Premettendo che sono in fase di lettura del libro, che sto trovando con grande piacere una vera e propria impostazione di esperienza diversa (perdonate l’ovvietà), ho trovato il lavoro di Spielberg nella sua fase 3.0 (giocattoli politici privati e prestanome per blockbuster) un’estremizzazione dell’operazione Stranger Things, ovvero una colonna portante di contenuti gestiti con qualità che funge da base per un obbiettivo diretto di espansione dell’hollywood che gioca sul sicuro “a catenaccio” sul l’operazione nostalgia che porta uno zoccolo duro di appassionati non di una saga o di un genere ma di un’epoca a deviare il gruzzolo destinato alle rette delle scuole dei figli al carrello di Amazon colmo merchandising preventivamente dominante sul mercato del collezionismo d’intrattenimento. Il mio problema é che da Spielberg mi aspetto sempre troppo e non riesco a rassegnarmi all’idea di non dovermi più aspettare un film a livello dei capisaldi della sua filmografia. Man mano che trascorrono gli anni sento sempre meno la presenza della sua mano che si é disciolta in una sorta di strategie che ha quasi brandizzato (carrellate emozionali, Spielberg face…) e che malauguratamente si é persa in un fenomeno che é comprensibile benissimo in una sua frase “come faccio a fare due film all’anno a 71 anni? Ho dei collaboratori bravissimi…”
Mah.
Da fan del libro (che sì, gioca sporchissimo e non è certo un capolavoro della letteratura… ma mi va bene così) e da persona che aspettava il film con un hype pazzesco da anni… non mi è piaciuto granchè.

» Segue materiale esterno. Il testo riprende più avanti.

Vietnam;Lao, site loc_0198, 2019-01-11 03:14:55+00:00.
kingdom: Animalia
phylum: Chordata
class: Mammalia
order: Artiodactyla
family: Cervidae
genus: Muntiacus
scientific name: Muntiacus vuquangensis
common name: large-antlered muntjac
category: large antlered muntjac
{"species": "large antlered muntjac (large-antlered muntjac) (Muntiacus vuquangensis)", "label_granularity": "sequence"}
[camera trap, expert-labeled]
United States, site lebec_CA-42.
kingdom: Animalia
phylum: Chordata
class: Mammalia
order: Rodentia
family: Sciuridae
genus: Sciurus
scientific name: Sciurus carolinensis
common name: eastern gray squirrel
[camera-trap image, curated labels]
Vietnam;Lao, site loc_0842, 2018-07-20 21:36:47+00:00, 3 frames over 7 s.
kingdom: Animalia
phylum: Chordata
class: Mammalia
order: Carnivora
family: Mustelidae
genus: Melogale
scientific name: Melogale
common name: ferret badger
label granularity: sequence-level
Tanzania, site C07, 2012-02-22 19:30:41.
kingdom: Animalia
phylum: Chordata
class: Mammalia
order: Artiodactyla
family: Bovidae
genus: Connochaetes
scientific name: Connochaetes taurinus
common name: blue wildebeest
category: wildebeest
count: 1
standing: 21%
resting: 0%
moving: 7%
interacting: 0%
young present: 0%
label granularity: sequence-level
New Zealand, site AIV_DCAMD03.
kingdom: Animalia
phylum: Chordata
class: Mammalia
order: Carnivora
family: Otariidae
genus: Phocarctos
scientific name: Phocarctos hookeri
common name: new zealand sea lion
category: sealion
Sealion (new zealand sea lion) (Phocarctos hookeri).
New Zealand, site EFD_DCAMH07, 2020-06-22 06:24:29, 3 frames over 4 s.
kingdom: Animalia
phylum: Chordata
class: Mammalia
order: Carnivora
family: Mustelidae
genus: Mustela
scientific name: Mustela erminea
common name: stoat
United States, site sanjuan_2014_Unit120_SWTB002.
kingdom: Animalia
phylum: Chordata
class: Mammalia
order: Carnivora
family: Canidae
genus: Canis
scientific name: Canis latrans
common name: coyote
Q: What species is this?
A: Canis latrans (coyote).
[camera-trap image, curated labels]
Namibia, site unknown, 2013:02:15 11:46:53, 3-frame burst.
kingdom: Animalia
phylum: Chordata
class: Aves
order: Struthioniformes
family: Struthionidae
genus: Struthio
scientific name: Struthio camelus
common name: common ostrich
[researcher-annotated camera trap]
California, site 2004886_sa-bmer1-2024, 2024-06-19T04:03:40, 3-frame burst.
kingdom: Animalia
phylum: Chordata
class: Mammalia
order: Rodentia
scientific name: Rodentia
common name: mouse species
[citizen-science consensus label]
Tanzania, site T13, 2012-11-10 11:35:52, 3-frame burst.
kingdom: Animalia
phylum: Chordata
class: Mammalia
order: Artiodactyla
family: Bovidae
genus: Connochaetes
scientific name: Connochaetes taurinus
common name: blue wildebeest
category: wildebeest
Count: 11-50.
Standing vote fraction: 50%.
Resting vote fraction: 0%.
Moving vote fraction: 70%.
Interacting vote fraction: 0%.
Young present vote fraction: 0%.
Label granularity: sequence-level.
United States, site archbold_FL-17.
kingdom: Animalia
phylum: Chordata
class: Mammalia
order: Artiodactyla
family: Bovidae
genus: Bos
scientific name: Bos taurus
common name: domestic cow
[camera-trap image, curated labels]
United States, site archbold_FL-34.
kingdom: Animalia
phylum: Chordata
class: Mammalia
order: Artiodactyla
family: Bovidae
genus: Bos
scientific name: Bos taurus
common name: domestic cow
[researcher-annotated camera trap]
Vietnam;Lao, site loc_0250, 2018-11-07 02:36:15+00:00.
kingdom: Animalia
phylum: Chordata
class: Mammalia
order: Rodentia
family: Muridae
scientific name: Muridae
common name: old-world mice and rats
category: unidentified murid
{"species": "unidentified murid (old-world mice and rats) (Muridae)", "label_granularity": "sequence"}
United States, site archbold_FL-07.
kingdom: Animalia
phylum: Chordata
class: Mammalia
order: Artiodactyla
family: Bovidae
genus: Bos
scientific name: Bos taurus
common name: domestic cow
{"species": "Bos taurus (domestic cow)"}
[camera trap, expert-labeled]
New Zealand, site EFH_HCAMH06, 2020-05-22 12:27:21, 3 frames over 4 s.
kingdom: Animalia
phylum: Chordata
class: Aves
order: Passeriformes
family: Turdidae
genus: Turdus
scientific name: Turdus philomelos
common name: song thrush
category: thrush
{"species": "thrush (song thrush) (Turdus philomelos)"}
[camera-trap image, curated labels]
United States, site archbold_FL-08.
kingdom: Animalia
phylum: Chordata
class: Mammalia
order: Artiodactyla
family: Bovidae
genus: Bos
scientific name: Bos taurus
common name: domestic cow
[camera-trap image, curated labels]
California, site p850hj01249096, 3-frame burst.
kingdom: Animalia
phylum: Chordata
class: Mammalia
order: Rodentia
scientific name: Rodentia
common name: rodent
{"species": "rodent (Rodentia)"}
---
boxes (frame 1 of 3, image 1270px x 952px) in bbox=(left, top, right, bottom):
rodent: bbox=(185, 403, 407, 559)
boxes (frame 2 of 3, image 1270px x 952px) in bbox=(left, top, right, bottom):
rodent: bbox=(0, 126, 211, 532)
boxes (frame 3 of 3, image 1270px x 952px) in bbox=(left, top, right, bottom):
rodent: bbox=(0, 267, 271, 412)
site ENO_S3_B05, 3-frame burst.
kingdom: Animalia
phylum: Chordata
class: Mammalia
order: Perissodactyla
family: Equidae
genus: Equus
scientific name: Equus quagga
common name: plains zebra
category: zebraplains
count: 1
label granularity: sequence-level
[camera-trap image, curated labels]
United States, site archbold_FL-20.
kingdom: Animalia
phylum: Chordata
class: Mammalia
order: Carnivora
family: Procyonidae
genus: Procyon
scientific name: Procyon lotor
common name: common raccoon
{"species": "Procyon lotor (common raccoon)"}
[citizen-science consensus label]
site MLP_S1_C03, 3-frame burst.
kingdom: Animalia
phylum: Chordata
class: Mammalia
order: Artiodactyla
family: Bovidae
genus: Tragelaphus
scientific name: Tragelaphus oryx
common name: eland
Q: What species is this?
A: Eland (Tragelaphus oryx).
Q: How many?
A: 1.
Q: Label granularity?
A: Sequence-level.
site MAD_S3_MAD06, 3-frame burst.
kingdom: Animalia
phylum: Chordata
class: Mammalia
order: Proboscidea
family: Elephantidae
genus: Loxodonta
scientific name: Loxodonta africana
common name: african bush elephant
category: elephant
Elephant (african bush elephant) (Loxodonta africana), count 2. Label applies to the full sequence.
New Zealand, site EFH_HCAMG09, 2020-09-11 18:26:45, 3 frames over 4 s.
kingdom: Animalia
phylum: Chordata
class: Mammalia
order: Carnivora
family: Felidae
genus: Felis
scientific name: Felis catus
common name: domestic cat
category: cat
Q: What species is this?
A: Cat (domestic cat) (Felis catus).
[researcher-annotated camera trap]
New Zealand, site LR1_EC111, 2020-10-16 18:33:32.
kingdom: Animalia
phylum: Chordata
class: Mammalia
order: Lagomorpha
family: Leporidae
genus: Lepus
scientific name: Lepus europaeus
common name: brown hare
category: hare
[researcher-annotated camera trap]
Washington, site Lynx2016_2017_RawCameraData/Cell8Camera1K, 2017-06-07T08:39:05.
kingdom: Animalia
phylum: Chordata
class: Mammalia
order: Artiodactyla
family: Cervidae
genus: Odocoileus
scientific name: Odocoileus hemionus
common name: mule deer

A parte l’orrendo finale da anziano che “L’INTERNET FA MALE POGGIATE I CELLULARI” che è di una tristezza unica, Spielberg fallisce nello spiegare cos’è l’OASIS, che non è affatto un grosso videogioco ma la quasi completa sostituzione della realtà in una società distopica. I riferimenti pop poi nel libro sono la colonna portante, mentre qua passano in secondo piano e a perderci è soprattutto lo scontro finale (anche se il Gundam è proprio bello).
Per me è un 7, non di più, peccato.
Solo per la cronaca, il libro, che è una roba sopravvalutatissima e paracula, campa chiaramente sulla nostalgia ANNI 80, ma almeno lo fa spiegando che non è che la gente conoscesse NULLA degli anni 80.
Il creatore di Oasis era nostalgico, e la gente si studia la cultura POP degli 80 nel futuro, senza saperne una mazza.
Nel film, oltra a trasparire poco questo aspetto, c’è un mischione di cultura POP pescata NON SOLO dagli 80, ma anche attuale come per i personaggi di videogiochi che vanno ora e così via, oasis visto da Spielberg è la bacheca facebook di uno della sua età dove si mischiano i meme attuali con quelli vecchi.
Ha avuto torto o ragione? Boh per me è stato paraculo quanto il libro se non di più, la morale edulcorata finale ne abbassa comunque lo sforzo a mio gusto.
finalmente (finalmente si fa per dire -.-) visto.
posto che le parti nel virtuale, proprio in quanto virtuale possono soprassedere a qualunque regola, ho trovato inverosimili e insensate molte parti nella realtà.
a parte alcune citazioni che non ho potuto non apprezzare, l’ho trovato un filmaccio…quasi imbarazzante a tratti.
Pur con i suoi elementi che portano melassa (la morale e la storia d’amore un po’ buttata lì) ho sentito stimolato il mio sense of wonder come non accadeva non so quanto tempo.